A mechanistic investigation of the EDWARDS INTUITY Elite valve's hemodynamic performance.

Abstract

Rapid deployment surgical aortic valve replacement has emerged as an alternative to the contemporary sutured valve technique. A difference in transvalvular pressure has been observed clinically between RD-SAVR and contemporary SAVR. A mechanistic inquiry into the impact of the rapid deployment valve inflow frame design on the left ventricular outflow tract and valve hemodynamics is needed. A 23mm EDWARDS INTUITY Elite rapid deployment valve and a control contemporary, sutured valve, a 23mm Magna Ease valve, were implanted in an explanted human heart by an experienced cardiac surgeon. Per convention, the rapid deployment valve was implanted with three non-pledgeted, simple guiding sutures, while fifteen pledgeted, mattress sutures were used to implant the contemporary surgical valve.
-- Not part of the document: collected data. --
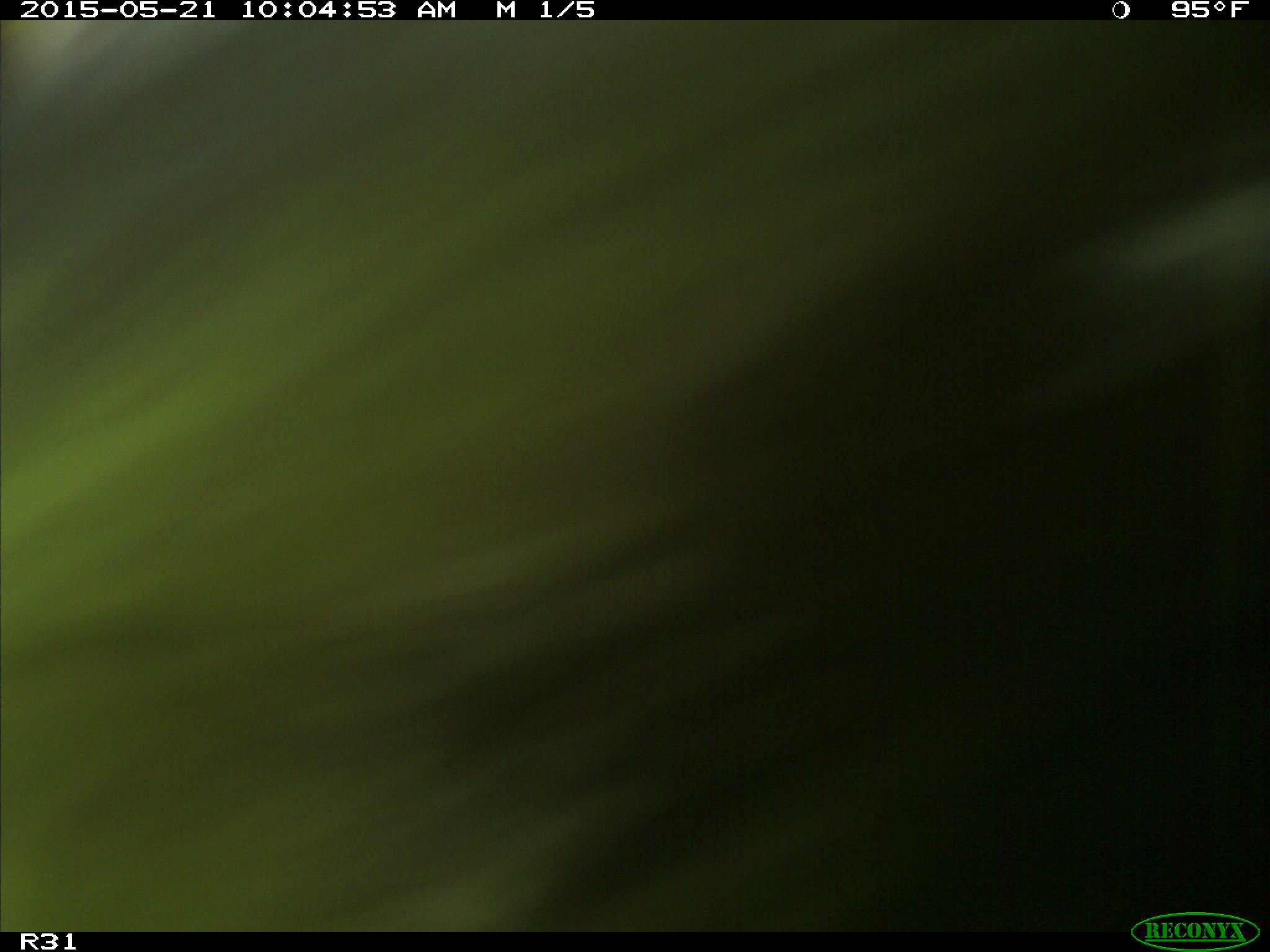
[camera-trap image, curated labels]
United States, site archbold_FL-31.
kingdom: Animalia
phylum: Chordata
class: Mammalia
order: Artiodactyla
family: Bovidae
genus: Bos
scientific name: Bos taurus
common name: domestic cow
Bos taurus (domestic cow).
In vitro flow models were created from micro-computed tomography scans of the implanted valves and surrounding cardiac anatomy. Particle image velocimetry and hydrodynamic characterization experiments were conducted in the vicinity of the valves in a validated pulsatile flow loop system. The rapid deployment and control valves were found to have mean transvalvular pressure gradients of 7.92 ± 0.37 and 10.13 ± 0.48mmHg, respectively. The inflow frame of the rapid deployment valve formed a larger, more circular, left ventricular outflow tract compared to the control valve. Furthermore, it was found that the presence of the control valve's sub-annular pledgets compromised its velocity distribution and consequently its pressure gradient. The rapid deployment valve's intra-annular inflow frame provides for a larger, left ventricular outflow tract, thus reducing the transvalvular pressure gradient and improving overall hemodynamic performance.